重力は植物の生育に影響を与える不変なパラメーターであり、重力変化は細胞増殖や細胞成長などの植物発生の基礎を構成する細胞プロセスに影響を及ぼす。分裂組織における細胞の成長は、リボソーム生合成とタンパク質合成の活性によって主に決定される。リボソームは核小体で生合成され、その構造的特徴はリボソーム生産速度を反映する信頼できるマーカーである。また、核小体の構造は、細胞の生理学的変化に高い感受性があり、核小体の構造変化は、光学顕微鏡と電子顕微鏡の両方で検出できる。これらの核小体の特徴を利用して、植物の増殖細胞における初期の機能変化を検出するための分析方法を確立し、細胞の成長と増殖に対する重力変化の影響を評価した。

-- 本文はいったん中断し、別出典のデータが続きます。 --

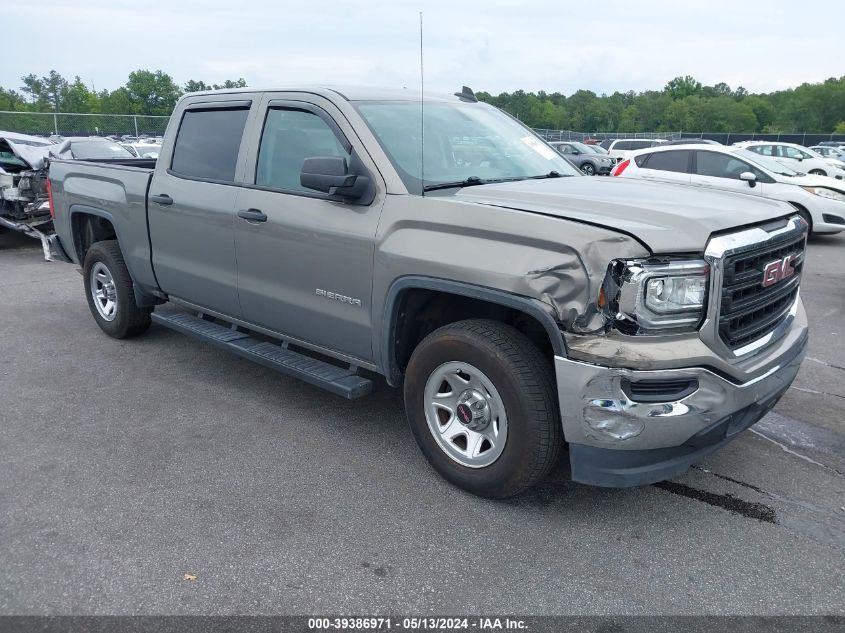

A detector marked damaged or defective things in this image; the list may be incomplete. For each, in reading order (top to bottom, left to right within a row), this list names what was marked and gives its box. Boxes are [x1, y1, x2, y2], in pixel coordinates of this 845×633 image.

cracked headlight [800, 184, 844, 201]
cracked headlight [596, 258, 708, 336]
dented bumper [556, 326, 808, 488]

微小重力環境をシミュレートするRPM (Random Positioning Machine)2 g 環境を生成するLDC (Large Diameter Centrifuge)の異なる重力条件下でシロイヌナズナの培養細胞は半流動性細胞培養システム内で200分間培養された。最初のアプローチとして透過型電子顕微鏡での観察により、「vacuolated」、compact」、「fibrillar」の3つの核小体タイプが定義された。VacuolatedG2細胞周期に見られ、リボソーム産生に最も活発である。CompactG1S期に見られ、リボソーム産生の様々な活性をもつ増殖中の細胞に現れる。Fibrillarは休止期に見られる。擬似微小重力下では、核小体サイズが小さく、compactが減少し、fibrillarは増加したがコントロール(1 g)と比較してvacuolatedの割合に変化はなかった。これは、RPMにおける成長の初期段階で構造的に検出された重力ストレスによる核小体活性の減少として解釈できた。対照的に過重力条件では、核小体サイズが増加した。一方で、核小体の形態変化については、コントロールと比較して、fibrillarは少なく、vacuolatedcompactは多くなることを示したが、その差は統計的に有意ではなかった。様々な重力環境で培養されたカルスの状態は、DAPI染色されたDNAをフローサイトメトリーによって定量化することによって決定された。擬似微小重力下では、S期の細胞の割合の増加及びG1期の細胞群の大幅な減少によるG2/M期の細胞群の増加が観察された。一方、過重力処理では細胞周期の相分布に有意な変化は見られなかった。また、変化した重力下でのサイクリンB1遺伝子を含む細胞増殖に関する遺伝子マーカーの発現についてqPCRにより調べた結果、コントロールと比較して、擬似微小重力下での発現レベルが有意に低下し、過重力下では有意に増加した。過重力下でのリボソーム生合成/細胞成長の調節に関与する遺伝子マーカーの発現は増加した。2Dウエスタンブロッティングの実験では、核小体タンパク質ヌクレオリンL1のアイソフォームは、コントロールと比較して、擬似微小重力下で減少し、過重力下で増加した。

 本研究で、擬似微小重力と過重力下におけるシロイヌナズナカルスの短期間の培養により、細胞成長/細胞増殖状態と相関している核小体の形態の機能的タイプの識別が可能になった。これらの核小体タイプは、環境ストレスセンサーまたは病理学的マーカーとしての潜在的な適用性がある。加えて、重力変化が細胞周期の進行と調節の初期変化、ならびに核小体タンパク質ヌクレオリンの翻訳後修飾に関連するリボソーム生合成の速度変化を引き起こすことを発見した。